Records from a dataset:
-- start --

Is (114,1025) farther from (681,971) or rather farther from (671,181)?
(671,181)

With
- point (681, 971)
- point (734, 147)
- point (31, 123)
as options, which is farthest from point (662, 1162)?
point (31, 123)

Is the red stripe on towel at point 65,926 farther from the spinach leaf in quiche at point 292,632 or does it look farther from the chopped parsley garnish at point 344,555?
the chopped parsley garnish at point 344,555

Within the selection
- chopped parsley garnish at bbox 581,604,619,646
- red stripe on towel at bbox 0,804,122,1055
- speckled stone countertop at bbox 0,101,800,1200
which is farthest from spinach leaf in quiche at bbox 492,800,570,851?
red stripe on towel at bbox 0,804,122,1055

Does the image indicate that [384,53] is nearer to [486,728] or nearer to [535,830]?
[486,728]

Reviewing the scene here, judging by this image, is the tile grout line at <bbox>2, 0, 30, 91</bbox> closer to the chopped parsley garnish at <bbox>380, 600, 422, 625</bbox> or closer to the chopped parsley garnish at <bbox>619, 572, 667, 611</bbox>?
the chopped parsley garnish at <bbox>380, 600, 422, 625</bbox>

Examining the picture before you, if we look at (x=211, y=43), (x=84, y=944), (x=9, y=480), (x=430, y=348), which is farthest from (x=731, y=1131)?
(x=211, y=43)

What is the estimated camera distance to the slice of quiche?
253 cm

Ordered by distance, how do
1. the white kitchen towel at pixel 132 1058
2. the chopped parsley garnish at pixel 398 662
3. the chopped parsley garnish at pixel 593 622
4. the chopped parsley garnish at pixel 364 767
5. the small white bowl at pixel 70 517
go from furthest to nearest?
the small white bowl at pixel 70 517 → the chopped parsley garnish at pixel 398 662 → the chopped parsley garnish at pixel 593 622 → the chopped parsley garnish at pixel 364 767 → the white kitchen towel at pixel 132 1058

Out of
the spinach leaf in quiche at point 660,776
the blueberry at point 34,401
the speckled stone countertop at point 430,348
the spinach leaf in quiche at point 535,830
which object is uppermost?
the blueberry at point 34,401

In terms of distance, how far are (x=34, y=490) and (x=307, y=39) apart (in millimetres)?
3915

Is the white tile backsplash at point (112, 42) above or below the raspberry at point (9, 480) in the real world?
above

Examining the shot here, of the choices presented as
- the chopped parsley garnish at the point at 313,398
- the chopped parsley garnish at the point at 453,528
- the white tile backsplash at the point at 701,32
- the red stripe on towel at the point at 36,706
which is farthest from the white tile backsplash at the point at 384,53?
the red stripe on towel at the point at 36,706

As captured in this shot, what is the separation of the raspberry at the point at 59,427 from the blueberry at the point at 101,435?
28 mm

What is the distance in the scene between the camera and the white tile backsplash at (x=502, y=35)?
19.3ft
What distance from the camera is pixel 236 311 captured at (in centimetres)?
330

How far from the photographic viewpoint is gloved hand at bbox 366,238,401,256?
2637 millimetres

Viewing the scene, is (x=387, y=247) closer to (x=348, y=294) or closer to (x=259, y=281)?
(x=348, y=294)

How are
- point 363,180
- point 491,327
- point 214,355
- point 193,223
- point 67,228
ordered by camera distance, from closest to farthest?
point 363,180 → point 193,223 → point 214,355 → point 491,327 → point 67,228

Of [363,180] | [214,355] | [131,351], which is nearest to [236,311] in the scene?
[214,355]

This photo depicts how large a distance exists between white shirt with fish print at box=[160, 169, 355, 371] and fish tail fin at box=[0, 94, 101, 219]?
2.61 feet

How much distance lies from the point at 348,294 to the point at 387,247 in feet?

-- end --

→ **Work to be completed**: Set down, word for word, every line from the one containing "What is the distance" up to and including the final line.

→ **The output**:
What is the distance in the scene between the camera and the white tile backsplash at (x=502, y=35)?
19.3ft
What distance from the camera is pixel 236 311 captured at (in centimetres)?
330

How far from the photographic viewpoint is gloved hand at bbox 366,238,401,256?
2637 millimetres

Viewing the scene, is (x=387, y=247) closer to (x=348, y=294) or closer to (x=259, y=281)?
(x=348, y=294)

How are
- point 363,180
- point 491,327
- point 214,355
- point 193,223
- point 67,228
ordered by camera distance, from closest to farthest?
point 363,180 → point 193,223 → point 214,355 → point 491,327 → point 67,228

Of [363,180] | [214,355] | [131,351], which is nearest to [236,311] in the scene?
[214,355]

This photo depicts how large a distance exists between white shirt with fish print at box=[160, 169, 355, 371] and fish tail fin at box=[0, 94, 101, 219]?
2.61 feet

How much distance lies from the point at 348,294 to the point at 387,247 in feet?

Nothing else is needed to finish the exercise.